We might also observe how to improve the circumstances of those individuals caught within the confines of those refugee camps and detention centers that continue to emerge among conflict zones. Can architecture begin to remedy these places of indeterminate waiting?
The test of compassion
Architecture has the capacity to lessen the trauma inflicted by displacement. Refugee encampments and detention centers should no longer act as zones of exclusion, ignored by both governments and public conversation. By critically observing self-made designs that are being developed by the inhabitants of camps, it is possible to consider alternatives for designing and building self-sufficiency without resorting to violence.
While countries like Australia continue to enforce immigration policies that deter and deny access to asylum seekers and refugees, since 2001, they have also maintained unchecked offshore detention centers on the Pacific islands of Manus Island, Papua New Guinea and Nauru for indefinite detention.

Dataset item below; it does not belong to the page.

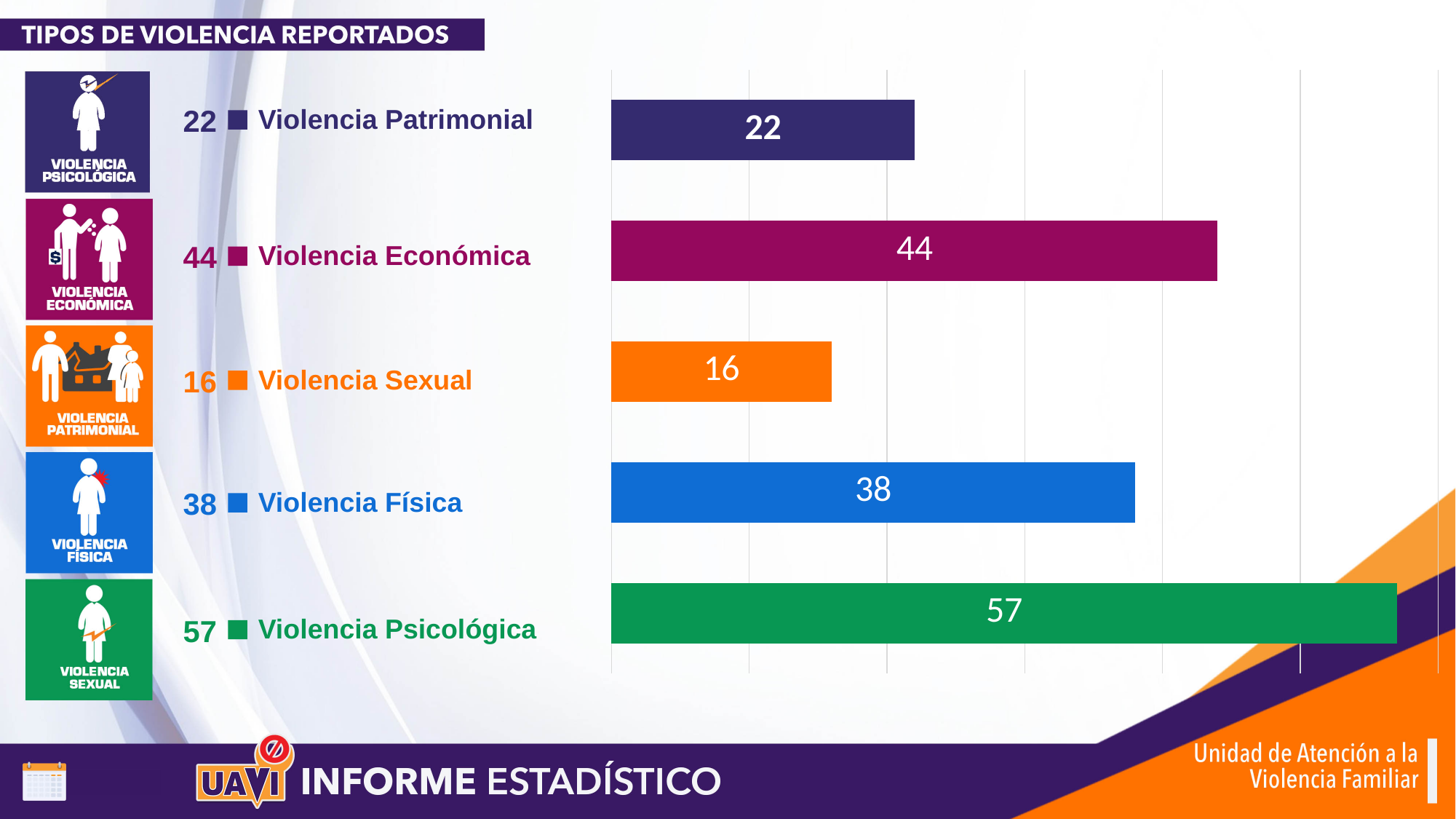
What is the value for Violencia Sexual? 16 What is the value for Violencia Patrimonial? 22 Which type of violence has the highest value? Violencia Psicológica Which type of violence has the lowest value? Violencia Sexual How many types of violence are shown in the chart? 5 What is the value for Violencia Económica? 44 What is the value for Violencia Física? 38 What is the difference between the values for Violencia Psicológica and Violencia Económica? 13 What is the difference between the values for Violencia Física and Violencia Patrimonial? 16 What is the value for Violencia Psicológica? 57 What kind of chart is shown on the slide? Bar chart Which is larger, the value for Violencia Económica or the value for Violencia Física? Violencia Económica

The country employs these inaccessible places in parallel with the continent’s legal removal called “excision” from the map as a means of denying ethical responsibilities toward the powerless.

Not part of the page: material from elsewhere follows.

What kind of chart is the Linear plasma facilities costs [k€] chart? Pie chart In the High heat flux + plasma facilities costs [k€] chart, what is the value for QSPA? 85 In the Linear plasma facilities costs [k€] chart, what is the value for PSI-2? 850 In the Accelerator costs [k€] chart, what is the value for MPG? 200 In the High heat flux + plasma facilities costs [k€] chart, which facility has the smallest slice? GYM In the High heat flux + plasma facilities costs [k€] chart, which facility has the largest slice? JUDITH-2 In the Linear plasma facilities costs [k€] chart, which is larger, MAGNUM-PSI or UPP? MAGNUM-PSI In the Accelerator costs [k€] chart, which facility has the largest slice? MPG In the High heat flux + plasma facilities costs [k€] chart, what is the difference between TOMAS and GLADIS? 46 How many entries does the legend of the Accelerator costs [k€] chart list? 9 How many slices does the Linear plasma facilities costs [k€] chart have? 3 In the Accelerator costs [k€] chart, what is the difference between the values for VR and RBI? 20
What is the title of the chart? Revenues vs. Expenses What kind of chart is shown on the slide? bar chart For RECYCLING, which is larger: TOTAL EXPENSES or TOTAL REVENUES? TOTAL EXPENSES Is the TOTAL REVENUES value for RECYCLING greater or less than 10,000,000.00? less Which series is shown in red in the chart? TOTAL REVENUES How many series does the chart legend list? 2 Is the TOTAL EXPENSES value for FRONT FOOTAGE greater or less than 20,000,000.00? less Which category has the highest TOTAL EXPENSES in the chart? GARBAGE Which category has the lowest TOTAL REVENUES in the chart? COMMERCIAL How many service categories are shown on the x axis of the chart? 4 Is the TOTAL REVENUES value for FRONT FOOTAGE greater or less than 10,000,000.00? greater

Calls for renewed scrutiny on how the design and maintenance of such centers mediates the rights of individuals still abound and insist that architects, landscape designers, and planners pay close attention.
Are human rights at odds with the same structures that we use to define our cultures, our nations? Further, how are the rights of refugees determined when placed into the hands of the public?
Interactive online platforms such as Refugee Republic by the Dutch designers Submarine Channel and the ongoing project, The List by Banu Cennetoğlu seek to visualize that which we do not know while also providing the visual elements that may secure future stabilities for shelter.
The totality of forced displacements throughout the world is incalculable. Shelter is no longer something we can romanticize through a backward glance to history, but the design and implementation of security for those who inevitably continue attempting to cross borders is about potential not denial.
Architecture has become the litmus test of society’s capacity for holistic and compassionate security.
Languishing on the seemingly porous borders of our nations and cities, millions without voices await recognition. Visibility. Dignity.